The cannabis industry, like any other emerging industry, is unquestionably risky. However, one advantage of evolving industries is that they are made up of companies with a lot of room to grow. The legal situation in the U.S. may have enticed investors to sell cannabis stocks. However, this does not imply that the market is not expanding. More and more states are legalizing cannabis in the U.S. every year.

With the growing market, Illinois-based multi-state player (MSO) Green Thumb Industries (GTBIF 5.04%) is aiming to be one of the top contenders. In a fiercely competitive industry, the company has quadrupled its revenue from $216 million in 2019 to $1 billion in 2022, thanks to its expanding presence in key state markets. 

Its total store count has increased from 39 in eight states in 2019 to 77 in 15 states.  While profitability is still a challenge for many pot companies, Green Thumb is one of the very few to be consistently profitable. It has reported positive GAAP net income for nine consecutive quarters. In its most recent fourth quarter, the company also reported an adjusted net income of $12 million. Revenue increased 6% year over year to $259 million.

There has been no progress in U.S. federal cannabis legalization yet. However, industry experts predict that cannabis could be fully legalized in Pennsylvania, Florida, Maryland, Ohio, and Minnesota this year. Green Thumb operates a significant number of stores under the Rise brand in each of these states. The company is also financially secure enough to enter new markets, having ended the year with $178 million in cash.

Management believes cannabis demand is still strong as unit sales for the overall U.S. market increased by 28% in 2022, according to BDSA, a market research firm. I think management could be correct. Marijuana is regarded as a consumer staple product. As a result, despite rising inflation, most of the demand for marijuana may not be lost.

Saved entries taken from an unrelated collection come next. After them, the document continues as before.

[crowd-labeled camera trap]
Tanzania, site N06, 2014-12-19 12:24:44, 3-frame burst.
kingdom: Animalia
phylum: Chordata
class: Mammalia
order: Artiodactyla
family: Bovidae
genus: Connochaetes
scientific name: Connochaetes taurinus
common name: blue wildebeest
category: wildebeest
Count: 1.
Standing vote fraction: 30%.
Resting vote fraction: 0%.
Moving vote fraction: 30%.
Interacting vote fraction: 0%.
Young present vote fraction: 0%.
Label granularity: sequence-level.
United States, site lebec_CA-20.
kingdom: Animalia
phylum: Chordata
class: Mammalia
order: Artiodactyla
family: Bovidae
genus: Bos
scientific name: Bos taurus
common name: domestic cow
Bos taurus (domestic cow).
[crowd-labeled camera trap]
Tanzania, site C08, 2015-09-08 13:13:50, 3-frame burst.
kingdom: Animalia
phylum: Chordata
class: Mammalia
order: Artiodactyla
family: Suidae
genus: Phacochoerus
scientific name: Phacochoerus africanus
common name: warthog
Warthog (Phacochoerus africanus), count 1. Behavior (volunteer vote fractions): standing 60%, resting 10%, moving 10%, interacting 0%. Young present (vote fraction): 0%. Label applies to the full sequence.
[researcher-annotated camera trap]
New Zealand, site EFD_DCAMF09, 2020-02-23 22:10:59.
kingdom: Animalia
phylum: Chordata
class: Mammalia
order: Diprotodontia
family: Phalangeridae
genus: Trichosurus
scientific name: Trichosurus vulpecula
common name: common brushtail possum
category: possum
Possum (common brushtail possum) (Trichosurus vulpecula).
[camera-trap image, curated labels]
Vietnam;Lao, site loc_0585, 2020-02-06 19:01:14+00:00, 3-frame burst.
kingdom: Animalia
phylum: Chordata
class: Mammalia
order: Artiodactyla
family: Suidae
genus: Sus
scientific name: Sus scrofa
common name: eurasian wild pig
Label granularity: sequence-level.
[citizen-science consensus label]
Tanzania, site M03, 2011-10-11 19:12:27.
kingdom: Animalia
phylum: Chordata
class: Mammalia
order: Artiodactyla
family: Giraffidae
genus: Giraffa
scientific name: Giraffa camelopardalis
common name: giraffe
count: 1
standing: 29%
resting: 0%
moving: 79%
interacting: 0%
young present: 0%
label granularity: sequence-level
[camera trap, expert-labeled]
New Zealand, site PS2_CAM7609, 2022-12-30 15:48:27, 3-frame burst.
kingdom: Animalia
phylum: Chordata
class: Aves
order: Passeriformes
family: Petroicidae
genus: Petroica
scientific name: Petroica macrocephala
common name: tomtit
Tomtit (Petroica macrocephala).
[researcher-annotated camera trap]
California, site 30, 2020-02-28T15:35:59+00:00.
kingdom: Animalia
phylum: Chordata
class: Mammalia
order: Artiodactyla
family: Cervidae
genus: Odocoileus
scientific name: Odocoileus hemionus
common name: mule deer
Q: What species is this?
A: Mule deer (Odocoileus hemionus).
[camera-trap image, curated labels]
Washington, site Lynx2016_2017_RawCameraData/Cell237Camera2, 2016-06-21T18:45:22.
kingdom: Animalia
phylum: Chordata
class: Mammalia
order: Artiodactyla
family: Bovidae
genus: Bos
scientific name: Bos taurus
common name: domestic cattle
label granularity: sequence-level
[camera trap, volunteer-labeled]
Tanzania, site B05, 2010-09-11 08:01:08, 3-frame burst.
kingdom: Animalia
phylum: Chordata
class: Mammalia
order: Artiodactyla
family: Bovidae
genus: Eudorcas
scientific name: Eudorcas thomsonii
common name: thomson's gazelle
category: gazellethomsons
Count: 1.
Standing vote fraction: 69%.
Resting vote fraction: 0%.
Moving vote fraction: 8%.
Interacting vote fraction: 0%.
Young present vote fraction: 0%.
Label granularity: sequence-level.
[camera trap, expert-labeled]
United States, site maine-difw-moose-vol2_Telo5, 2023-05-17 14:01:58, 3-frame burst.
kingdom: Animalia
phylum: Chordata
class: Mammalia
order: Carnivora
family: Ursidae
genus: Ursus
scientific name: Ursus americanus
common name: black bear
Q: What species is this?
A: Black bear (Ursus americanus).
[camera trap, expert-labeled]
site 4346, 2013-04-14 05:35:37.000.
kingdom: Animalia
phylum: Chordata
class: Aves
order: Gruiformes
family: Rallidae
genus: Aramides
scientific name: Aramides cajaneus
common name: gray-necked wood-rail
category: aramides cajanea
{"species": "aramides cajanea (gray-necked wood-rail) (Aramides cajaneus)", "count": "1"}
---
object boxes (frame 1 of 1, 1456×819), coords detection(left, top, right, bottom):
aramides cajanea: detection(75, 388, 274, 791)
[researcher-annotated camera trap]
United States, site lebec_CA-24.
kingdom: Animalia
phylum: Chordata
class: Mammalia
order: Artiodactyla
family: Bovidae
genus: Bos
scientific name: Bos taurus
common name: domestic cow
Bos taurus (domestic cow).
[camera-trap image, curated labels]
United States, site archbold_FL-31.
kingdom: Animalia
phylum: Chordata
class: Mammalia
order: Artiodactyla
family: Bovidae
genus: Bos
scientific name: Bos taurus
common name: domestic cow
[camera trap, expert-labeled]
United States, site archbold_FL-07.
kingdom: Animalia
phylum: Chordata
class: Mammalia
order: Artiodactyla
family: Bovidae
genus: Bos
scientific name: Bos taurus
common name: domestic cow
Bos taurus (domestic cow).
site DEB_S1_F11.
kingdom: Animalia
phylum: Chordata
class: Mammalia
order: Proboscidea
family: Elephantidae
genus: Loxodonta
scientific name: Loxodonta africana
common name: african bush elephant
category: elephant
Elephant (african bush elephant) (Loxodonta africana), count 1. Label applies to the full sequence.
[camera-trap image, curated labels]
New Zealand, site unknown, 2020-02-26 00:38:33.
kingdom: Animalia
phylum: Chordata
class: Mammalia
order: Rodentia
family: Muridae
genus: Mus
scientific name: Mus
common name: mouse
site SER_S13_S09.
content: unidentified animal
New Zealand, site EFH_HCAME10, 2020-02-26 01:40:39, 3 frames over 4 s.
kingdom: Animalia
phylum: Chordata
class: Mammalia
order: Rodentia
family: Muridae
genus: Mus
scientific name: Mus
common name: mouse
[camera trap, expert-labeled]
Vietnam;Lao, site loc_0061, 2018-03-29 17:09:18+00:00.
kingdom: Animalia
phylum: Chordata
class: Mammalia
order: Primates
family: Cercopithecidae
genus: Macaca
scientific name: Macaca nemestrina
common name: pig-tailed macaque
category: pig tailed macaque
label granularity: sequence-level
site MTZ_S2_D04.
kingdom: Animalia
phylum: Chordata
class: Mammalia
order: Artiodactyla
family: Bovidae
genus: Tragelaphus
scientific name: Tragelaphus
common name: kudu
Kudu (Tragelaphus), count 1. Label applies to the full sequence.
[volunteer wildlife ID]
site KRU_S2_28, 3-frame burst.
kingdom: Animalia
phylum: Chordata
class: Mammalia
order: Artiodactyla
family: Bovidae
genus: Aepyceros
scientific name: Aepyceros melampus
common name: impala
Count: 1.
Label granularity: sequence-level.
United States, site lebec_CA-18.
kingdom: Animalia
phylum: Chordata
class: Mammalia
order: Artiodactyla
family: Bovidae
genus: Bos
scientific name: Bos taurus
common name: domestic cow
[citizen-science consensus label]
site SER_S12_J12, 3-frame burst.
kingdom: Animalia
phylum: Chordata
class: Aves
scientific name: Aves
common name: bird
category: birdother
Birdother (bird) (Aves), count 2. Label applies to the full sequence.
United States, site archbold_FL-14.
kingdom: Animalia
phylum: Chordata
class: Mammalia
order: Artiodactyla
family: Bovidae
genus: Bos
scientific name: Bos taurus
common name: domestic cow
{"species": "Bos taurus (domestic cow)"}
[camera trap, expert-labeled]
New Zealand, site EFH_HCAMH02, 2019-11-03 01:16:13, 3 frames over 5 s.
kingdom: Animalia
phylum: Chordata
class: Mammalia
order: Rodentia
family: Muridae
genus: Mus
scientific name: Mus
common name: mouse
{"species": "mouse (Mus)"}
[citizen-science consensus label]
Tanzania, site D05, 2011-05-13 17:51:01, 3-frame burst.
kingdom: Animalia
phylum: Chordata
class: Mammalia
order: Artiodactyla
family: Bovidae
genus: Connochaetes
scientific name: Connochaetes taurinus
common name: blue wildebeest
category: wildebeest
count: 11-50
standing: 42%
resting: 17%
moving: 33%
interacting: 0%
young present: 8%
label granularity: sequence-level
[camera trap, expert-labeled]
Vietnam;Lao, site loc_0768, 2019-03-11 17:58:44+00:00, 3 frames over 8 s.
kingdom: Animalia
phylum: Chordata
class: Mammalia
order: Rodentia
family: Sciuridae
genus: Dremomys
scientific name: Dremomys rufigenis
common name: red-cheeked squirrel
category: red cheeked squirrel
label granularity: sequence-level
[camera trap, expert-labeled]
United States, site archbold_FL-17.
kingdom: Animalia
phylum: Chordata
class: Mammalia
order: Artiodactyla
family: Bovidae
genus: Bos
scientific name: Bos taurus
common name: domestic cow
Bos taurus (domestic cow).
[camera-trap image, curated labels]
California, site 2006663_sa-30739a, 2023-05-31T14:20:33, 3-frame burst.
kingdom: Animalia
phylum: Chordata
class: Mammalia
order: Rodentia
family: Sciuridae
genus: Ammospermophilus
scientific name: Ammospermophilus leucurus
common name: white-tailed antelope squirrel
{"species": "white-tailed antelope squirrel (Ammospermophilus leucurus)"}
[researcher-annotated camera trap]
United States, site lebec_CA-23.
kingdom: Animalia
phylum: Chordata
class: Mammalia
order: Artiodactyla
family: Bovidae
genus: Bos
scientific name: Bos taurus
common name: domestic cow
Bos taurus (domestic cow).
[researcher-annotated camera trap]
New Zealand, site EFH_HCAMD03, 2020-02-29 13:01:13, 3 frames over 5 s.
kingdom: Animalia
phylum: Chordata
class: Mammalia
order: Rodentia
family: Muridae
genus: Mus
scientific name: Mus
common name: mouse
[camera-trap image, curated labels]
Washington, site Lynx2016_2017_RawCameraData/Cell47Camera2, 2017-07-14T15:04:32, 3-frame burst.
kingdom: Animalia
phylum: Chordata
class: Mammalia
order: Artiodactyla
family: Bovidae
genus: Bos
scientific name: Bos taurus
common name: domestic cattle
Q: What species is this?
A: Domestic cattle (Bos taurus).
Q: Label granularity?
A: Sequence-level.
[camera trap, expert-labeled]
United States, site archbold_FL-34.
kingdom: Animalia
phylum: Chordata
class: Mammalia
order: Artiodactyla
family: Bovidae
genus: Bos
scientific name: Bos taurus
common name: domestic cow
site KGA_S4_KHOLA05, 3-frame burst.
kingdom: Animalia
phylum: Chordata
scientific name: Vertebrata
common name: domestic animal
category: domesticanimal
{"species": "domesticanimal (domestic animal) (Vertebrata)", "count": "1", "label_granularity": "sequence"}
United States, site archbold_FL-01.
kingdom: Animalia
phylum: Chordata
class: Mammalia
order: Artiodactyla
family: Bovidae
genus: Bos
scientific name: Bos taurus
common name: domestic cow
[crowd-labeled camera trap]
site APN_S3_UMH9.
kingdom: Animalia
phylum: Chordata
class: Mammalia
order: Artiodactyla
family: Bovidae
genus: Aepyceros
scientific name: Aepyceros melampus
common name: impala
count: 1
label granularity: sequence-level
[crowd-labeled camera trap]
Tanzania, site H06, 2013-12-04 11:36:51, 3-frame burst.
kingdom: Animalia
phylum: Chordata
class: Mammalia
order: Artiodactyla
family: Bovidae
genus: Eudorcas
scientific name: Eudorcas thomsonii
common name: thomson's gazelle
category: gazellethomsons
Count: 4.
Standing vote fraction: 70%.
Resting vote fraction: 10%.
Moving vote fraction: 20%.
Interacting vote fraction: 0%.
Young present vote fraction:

The global cannabis market is expanding at a breakneck pace and is expected to be worth $84 billion by 2027. Meanwhile, the European cannabis market could grow at a compound annual rate of 61% by 2028, reaching $14 billion in value. This implies a lot of scope for Green Thumb, not just in the U.S., but globally.

Outstanding prospects, yet risky!

Note that both these stocks belong to high-growth industries that carry some risk. Green Thumb is cheap now, trading at a price-to-sales ratio of 2. Even Airbnb is undervalued now, allowing investors to purchase these stocks at a discount. Though I would never sell these stocks, I would advise new investors to be cautious when investing in them by diversifying their portfolio with some stable stocks as well.